Where does the string "bongacams" appear in the records? Copy each line that holds it.

[Saved data entries]
—————
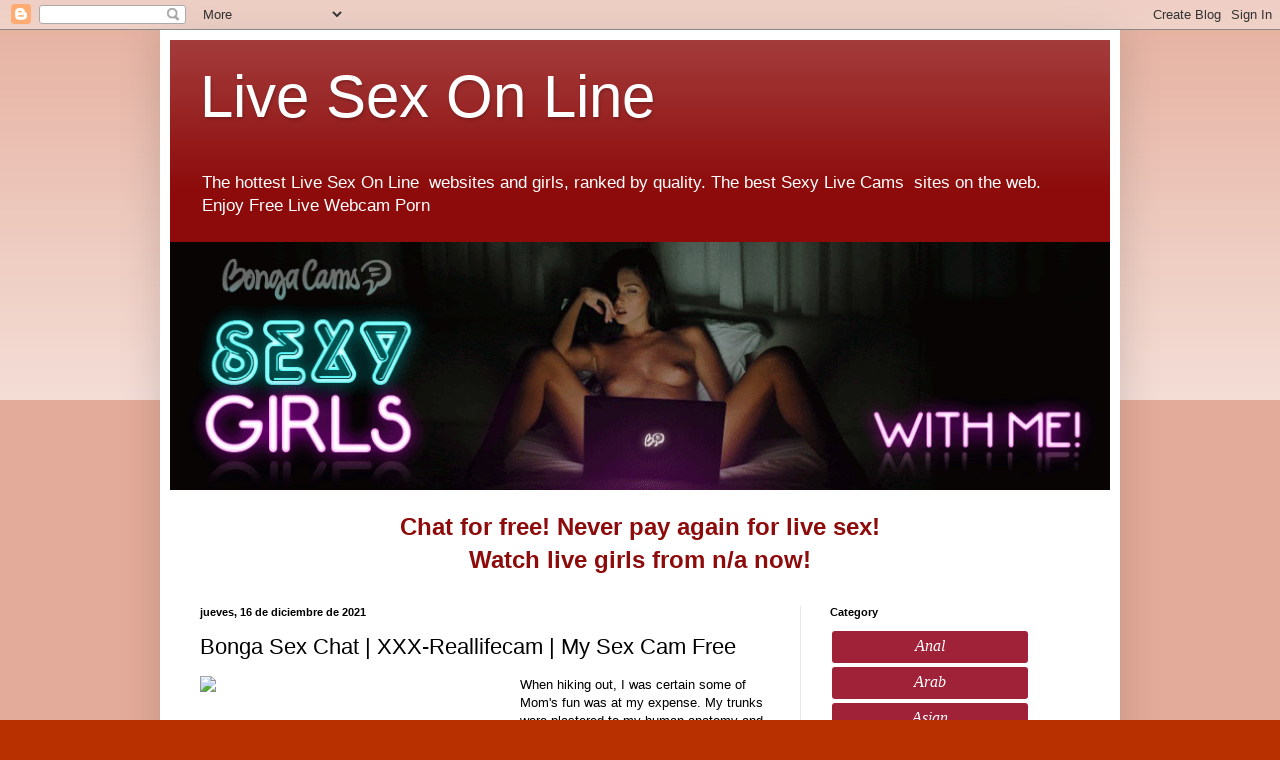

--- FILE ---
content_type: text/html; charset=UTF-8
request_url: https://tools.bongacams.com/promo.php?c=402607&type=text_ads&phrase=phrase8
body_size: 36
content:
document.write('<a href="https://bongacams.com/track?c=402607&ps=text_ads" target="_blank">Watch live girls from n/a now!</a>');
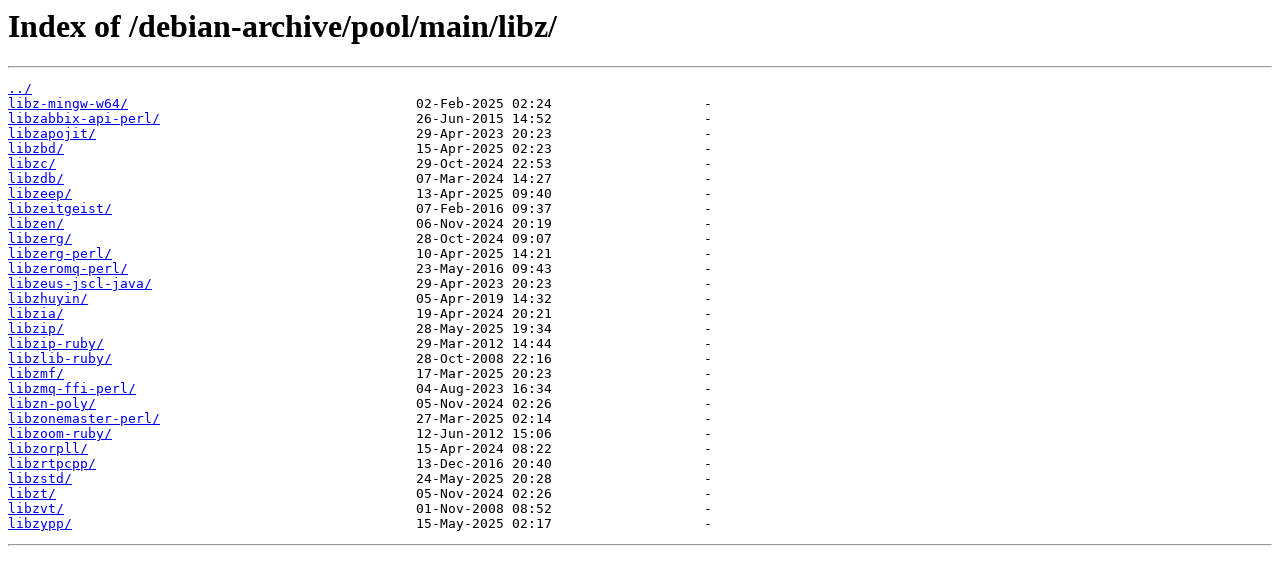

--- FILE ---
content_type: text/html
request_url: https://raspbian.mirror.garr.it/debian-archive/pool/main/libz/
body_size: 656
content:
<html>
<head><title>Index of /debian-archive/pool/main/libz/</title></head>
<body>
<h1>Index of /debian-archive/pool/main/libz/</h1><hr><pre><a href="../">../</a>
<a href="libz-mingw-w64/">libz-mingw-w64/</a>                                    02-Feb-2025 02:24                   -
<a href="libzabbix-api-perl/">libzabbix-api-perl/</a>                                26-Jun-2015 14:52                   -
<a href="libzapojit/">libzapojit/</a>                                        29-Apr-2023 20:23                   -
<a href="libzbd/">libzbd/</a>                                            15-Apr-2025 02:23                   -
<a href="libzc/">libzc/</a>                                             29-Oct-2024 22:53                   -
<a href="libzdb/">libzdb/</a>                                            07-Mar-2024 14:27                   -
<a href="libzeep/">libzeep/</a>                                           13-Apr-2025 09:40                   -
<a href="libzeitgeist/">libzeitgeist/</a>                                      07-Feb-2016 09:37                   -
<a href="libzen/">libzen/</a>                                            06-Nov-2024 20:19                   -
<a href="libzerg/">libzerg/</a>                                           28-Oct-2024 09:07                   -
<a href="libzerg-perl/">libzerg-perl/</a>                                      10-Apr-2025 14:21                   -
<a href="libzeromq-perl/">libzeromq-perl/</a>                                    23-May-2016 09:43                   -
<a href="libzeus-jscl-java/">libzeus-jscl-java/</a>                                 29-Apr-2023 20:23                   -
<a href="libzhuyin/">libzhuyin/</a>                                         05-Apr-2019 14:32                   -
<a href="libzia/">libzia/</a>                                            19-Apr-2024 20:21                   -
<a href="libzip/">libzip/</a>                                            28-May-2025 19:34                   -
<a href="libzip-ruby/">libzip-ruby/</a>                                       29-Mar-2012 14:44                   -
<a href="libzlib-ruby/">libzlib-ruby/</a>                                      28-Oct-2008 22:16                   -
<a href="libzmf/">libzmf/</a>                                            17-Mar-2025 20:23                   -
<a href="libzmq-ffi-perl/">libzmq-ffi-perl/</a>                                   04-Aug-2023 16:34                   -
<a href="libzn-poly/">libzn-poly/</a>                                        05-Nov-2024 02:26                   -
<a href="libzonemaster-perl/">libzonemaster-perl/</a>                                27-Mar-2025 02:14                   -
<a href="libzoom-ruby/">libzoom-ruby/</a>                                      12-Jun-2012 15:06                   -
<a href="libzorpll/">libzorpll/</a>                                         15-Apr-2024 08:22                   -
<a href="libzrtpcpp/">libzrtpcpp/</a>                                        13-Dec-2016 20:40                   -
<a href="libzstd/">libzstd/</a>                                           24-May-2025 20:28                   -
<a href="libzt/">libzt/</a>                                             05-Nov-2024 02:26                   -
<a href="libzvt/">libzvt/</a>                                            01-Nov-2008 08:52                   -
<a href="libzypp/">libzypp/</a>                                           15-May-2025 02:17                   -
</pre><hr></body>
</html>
—————
▶ Exercise solution:
request_url: https://tools.bongacams.com/promo.php?c=402607&type=text_ads&phrase=phrase8
document.write('<a href="https://bongacams.com/track?c=402607&ps=text_ads" target="_blank">Watch live girls from n/a now!</a>');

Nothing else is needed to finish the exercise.